(Questions about pictured scenes)
•••••
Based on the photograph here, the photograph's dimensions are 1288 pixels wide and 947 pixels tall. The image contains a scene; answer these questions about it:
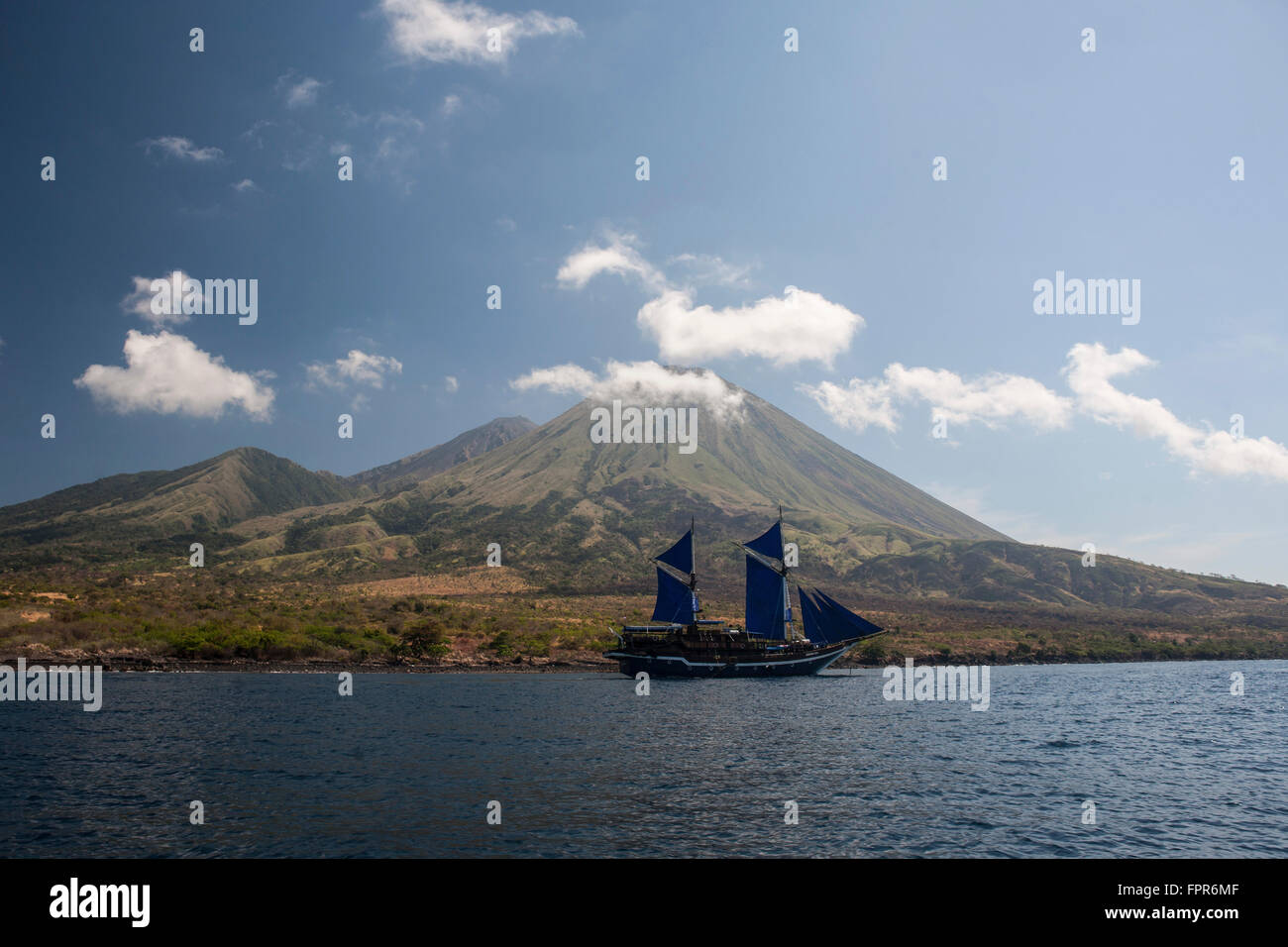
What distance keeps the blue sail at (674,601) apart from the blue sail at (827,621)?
54.2 feet

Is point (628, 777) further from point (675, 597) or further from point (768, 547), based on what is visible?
point (768, 547)

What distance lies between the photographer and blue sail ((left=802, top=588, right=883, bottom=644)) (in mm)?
102375

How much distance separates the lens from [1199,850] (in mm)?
25766

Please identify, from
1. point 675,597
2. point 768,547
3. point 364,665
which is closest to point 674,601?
point 675,597

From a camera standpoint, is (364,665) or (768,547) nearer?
(364,665)

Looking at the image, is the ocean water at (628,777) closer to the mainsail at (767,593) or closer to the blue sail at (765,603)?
the mainsail at (767,593)

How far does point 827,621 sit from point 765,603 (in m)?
9.21

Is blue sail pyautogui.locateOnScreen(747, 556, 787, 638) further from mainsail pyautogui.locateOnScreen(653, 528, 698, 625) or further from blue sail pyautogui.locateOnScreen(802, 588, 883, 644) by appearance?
mainsail pyautogui.locateOnScreen(653, 528, 698, 625)

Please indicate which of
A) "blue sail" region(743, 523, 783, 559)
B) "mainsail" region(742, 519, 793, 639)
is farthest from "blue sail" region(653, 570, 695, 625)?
"blue sail" region(743, 523, 783, 559)

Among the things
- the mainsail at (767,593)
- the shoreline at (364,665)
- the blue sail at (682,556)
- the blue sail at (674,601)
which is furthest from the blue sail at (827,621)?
the blue sail at (682,556)

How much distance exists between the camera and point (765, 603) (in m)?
107
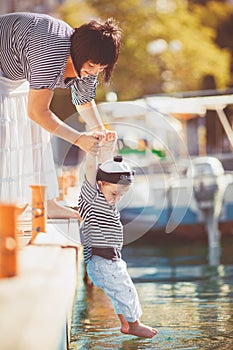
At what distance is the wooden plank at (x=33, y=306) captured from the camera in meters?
1.87

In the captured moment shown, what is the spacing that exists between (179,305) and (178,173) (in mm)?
5352

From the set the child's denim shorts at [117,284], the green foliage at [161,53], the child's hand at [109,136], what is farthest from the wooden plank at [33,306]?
the green foliage at [161,53]

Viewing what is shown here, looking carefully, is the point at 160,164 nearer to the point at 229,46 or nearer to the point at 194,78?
the point at 194,78

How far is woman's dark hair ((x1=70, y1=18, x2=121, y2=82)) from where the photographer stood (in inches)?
129

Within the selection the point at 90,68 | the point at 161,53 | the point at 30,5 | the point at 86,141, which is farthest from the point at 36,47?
the point at 30,5

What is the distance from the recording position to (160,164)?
34.5ft

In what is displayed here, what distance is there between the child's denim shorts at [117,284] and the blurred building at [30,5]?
1398 cm

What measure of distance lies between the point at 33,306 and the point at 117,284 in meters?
1.38

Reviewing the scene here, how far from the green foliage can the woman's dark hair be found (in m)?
13.2

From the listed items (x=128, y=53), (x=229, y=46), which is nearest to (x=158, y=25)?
(x=128, y=53)

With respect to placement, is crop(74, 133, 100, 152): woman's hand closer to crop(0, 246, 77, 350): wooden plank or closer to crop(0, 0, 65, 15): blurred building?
crop(0, 246, 77, 350): wooden plank

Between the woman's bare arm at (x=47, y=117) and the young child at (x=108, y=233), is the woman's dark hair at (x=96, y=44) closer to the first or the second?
the woman's bare arm at (x=47, y=117)

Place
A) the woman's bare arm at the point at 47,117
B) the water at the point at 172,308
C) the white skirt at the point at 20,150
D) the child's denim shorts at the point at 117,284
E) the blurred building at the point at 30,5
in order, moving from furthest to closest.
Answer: the blurred building at the point at 30,5
the water at the point at 172,308
the white skirt at the point at 20,150
the child's denim shorts at the point at 117,284
the woman's bare arm at the point at 47,117

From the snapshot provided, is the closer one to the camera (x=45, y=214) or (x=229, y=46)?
(x=45, y=214)
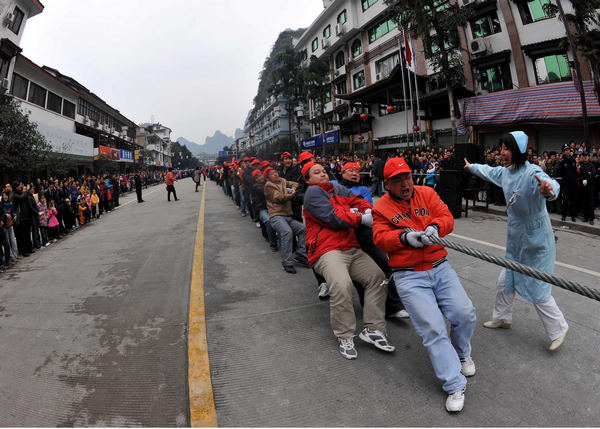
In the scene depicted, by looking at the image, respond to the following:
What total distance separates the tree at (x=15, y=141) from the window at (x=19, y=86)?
7488 mm

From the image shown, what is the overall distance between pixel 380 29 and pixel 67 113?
86.6 feet

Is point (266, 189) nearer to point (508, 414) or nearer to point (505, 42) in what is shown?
point (508, 414)

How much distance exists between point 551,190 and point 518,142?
526 mm

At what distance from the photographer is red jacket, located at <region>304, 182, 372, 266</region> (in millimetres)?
3273

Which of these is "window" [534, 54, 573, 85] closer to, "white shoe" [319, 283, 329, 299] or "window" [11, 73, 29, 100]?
"white shoe" [319, 283, 329, 299]

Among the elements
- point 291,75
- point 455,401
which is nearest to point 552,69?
point 455,401

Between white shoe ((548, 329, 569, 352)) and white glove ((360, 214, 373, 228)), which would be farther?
white glove ((360, 214, 373, 228))

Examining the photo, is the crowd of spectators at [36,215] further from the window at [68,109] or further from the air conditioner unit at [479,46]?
•••••
> **WHAT IS REQUIRED**
Exactly reproduce the lines that run from the line with "At what distance from" through the last line of the records, inclusive.

> **TASK RESULT**
At what distance from the photographer is red jacket, located at <region>304, 182, 372, 266</region> (in millimetres)?
3273

Which of these is "window" [534, 54, 573, 85] closer to, "white shoe" [319, 283, 329, 299] or "window" [11, 73, 29, 100]?
"white shoe" [319, 283, 329, 299]

Among the elements
- point 291,75
- point 455,401
which is nearest to point 552,69?
point 455,401

Between white shoe ((548, 329, 569, 352)) and white glove ((360, 214, 373, 228)), which would be farther?
white glove ((360, 214, 373, 228))

Examining the photo, is the crowd of spectators at [36,215] further from the window at [68,109] or further from the air conditioner unit at [479,46]?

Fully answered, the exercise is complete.